Previous studies have reported that PARP1 plays a critical role in responding to DNA damage by activating DNA repair pathways responsible for cellular survival (11,19). In breast and ovarian cancers in particular, PARP inhibitors are the most recent treatment and are highly regarded (12). Additionally, previous studies have indicated an association between PARP1 and the cell cycle. Jelinic and Levine (16) reported that PARP inhibitors did not affect homology-directed DNA damage, but did affect cell cycle arrest at the G2 phase in a human osteosarcoma cell line. Park et al (7) reported that PARP1 inhibition significantly attenuated growth and colony formation, and induced G2/M arrest in gastric cancer cells. Overall, it was hypothesized that PARP1 inhibition suppressed proliferation and regulated the cell cycle at the G2/M checkpoint in ESCC. The present study supported this hypothesis by analyzing experimental data from proliferation and cell cycle assays. Flow cytometry showed that PARP1 inhibition induced cell cycle arrest at the G2/M phase. By contrast, no significant difference in apoptosis was observed between the negative control group and the siPARP1-treated group (data not shown). These results were supported by a previous study (7).
In addition, western blotting was used to examine the detailed mechanisms of G2/M arrest induced by PARP1 inhibition. This analysis showed that PARP1 inhibition inhibited the phosphorylation of Chk2 and cdc25c, the latter of which is responsible for removal of phosphates at Thr14 and Tyr15 and the subsequent activation of cdc2 (20,21). Therefore, these results revealed that siPARP1 induced cell cycle arrest at the G2/M phase through the ataxia telangiectasia mutated (ATM)-Chk2-cdc25c pathway, suggesting that PARP1 may interact with the ATM-Chk2 pathway. PARP1 inhibition has potential in ESCC therapy by acting via the induction of cell cycle arrest at the G2/M phase, through the ATM-Chk2-cdc25c pathway.

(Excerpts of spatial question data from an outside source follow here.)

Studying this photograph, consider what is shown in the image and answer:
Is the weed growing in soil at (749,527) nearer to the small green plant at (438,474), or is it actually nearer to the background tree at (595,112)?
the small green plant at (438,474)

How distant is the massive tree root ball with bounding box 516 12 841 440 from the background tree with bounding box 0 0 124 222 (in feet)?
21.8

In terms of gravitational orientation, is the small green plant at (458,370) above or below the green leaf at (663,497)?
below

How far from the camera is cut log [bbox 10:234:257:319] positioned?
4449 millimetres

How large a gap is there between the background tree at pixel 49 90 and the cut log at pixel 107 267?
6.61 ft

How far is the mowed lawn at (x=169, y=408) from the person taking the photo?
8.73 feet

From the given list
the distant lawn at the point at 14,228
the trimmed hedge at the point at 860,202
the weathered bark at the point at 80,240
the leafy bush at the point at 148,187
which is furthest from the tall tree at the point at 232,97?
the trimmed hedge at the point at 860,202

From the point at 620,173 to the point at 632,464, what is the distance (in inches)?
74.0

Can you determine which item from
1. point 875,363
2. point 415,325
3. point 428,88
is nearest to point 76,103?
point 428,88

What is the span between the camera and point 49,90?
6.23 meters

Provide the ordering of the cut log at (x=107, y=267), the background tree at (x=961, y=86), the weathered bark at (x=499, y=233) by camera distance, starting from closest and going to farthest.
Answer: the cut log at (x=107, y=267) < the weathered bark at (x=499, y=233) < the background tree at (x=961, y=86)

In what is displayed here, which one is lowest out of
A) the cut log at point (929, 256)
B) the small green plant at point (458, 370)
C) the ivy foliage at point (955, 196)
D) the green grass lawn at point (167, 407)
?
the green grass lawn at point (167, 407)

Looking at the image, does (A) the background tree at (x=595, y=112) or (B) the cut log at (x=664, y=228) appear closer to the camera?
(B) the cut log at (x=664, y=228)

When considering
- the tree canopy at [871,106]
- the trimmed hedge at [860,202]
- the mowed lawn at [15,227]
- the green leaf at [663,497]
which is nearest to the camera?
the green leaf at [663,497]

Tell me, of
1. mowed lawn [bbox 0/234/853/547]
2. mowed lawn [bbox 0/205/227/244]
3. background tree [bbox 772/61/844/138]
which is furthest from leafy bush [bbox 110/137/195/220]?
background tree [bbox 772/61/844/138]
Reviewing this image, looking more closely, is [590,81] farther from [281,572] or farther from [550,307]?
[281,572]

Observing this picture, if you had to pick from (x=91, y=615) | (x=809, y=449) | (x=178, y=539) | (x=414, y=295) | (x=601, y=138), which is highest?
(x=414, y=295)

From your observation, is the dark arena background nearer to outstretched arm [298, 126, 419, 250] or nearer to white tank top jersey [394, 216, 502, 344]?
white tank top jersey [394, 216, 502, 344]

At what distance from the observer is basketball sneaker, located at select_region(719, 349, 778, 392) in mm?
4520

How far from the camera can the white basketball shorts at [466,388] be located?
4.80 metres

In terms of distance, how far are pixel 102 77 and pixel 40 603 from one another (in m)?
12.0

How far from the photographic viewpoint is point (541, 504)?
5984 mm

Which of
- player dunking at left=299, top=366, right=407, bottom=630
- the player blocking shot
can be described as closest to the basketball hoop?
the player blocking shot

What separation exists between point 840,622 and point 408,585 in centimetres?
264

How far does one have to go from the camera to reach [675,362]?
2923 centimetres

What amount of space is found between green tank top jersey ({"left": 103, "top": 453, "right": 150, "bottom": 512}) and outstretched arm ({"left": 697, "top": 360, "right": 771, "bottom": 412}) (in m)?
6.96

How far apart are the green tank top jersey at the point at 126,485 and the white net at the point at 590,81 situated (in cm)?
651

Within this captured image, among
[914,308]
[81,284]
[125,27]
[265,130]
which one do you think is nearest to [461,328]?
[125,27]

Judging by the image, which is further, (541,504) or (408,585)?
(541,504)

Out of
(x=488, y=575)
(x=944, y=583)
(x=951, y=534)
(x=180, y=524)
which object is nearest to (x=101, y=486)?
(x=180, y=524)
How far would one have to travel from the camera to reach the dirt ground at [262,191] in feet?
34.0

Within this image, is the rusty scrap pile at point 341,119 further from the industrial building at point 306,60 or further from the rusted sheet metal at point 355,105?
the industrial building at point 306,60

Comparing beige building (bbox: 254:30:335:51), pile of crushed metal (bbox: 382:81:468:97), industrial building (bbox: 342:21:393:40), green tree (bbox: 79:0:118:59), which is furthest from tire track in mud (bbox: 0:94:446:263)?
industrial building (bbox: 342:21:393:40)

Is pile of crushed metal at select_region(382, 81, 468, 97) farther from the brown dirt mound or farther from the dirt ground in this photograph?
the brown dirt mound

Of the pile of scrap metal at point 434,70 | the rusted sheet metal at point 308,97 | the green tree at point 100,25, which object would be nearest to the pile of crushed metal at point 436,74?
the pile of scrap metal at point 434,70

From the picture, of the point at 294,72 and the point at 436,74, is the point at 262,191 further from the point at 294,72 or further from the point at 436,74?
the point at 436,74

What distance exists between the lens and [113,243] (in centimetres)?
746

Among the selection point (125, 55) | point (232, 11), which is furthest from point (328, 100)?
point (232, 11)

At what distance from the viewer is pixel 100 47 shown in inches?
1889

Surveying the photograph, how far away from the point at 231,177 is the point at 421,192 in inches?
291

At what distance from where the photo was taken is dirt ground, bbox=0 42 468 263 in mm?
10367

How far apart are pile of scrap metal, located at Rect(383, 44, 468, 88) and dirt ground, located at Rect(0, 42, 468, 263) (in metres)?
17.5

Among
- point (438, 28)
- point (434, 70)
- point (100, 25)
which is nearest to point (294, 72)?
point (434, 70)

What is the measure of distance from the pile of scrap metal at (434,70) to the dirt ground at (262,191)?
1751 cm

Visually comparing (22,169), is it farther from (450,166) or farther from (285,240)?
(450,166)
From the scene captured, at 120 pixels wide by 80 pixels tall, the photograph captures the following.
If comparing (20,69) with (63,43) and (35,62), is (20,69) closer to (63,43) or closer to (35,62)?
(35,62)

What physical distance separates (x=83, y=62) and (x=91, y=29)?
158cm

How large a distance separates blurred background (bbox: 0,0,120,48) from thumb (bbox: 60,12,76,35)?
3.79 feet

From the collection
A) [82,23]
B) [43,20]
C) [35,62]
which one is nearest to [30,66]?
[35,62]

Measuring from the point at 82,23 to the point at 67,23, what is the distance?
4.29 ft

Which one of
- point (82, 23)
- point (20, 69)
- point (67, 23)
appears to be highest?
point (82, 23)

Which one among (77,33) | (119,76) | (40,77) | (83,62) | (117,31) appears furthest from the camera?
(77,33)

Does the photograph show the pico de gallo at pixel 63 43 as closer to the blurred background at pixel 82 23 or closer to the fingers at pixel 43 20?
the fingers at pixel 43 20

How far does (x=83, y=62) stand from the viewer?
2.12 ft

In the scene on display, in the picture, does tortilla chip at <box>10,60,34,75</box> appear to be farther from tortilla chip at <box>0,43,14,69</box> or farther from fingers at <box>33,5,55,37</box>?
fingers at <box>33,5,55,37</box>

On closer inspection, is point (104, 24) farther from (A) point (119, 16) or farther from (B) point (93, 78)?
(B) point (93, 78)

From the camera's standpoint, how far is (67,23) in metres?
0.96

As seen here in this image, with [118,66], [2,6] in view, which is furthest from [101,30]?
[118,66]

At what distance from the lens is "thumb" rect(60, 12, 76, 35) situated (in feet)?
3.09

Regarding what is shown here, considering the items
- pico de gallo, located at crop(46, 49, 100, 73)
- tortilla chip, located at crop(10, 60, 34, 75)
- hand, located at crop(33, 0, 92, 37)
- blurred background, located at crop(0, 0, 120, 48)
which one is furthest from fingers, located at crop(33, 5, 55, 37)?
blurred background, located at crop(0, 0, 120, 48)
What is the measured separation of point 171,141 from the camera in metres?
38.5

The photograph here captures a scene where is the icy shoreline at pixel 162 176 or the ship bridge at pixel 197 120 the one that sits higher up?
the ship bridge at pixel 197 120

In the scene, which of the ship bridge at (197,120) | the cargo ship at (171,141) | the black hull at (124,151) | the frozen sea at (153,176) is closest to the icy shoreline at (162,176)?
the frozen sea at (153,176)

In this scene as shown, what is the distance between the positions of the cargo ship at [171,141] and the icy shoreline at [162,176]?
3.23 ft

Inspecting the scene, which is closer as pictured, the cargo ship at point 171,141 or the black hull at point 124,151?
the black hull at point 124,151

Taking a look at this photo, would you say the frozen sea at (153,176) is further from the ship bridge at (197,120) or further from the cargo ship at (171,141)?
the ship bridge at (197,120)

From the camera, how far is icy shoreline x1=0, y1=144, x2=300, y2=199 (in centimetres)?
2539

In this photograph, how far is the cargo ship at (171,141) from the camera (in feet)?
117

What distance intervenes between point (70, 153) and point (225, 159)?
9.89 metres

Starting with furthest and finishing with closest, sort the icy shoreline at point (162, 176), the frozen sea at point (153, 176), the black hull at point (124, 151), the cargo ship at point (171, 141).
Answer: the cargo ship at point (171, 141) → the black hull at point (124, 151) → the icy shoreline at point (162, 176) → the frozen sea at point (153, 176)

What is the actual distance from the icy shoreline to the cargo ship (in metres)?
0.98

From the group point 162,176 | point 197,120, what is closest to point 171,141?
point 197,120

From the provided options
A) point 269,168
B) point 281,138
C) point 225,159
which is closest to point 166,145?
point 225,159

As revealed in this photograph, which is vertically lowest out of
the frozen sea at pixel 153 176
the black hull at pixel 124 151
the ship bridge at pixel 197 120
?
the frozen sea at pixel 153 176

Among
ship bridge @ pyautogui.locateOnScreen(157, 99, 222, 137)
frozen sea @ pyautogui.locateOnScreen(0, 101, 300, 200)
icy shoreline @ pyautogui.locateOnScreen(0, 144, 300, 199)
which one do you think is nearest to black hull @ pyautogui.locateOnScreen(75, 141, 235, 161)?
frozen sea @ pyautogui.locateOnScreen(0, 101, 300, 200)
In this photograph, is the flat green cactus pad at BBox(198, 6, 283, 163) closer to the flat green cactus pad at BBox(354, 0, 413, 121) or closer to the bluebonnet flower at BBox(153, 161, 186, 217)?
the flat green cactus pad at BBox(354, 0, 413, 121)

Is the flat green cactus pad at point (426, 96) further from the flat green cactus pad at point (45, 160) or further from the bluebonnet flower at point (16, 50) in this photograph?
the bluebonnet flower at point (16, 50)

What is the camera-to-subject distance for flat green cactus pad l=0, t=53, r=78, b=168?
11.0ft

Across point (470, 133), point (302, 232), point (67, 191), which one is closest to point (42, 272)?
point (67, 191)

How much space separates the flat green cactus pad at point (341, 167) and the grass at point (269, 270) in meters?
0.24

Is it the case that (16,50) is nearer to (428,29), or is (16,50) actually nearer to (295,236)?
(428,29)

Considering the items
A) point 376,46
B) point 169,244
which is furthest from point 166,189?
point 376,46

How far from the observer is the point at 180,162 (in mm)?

There are several limitations to the present study. One is the relatively small number of tissue samples from patients with ESCC, thus restricting the IHC analysis. Additional multicenter studies involving more patients are required. Another limitation is that the present study was conducted strictly in vitro. Additional studies focusing on the effect of PARP inhibition in vivo are required to investigate the potential clinical application of the present findings in patients with ESCC.
In conclusion, the present IHC analysis showed that PARP1 may be an independent prognostic marker in ESCC, and experiments using ESCC cells demonstrated that PARP1 inhibition could induce cell cycle arrest at the G2/M phase through the ATM-Chk2-cdc25c pathway. With respect to personalized treatments, PARP inhibitors may be of use in patients with ESCC that show high PARP1 expression in the future.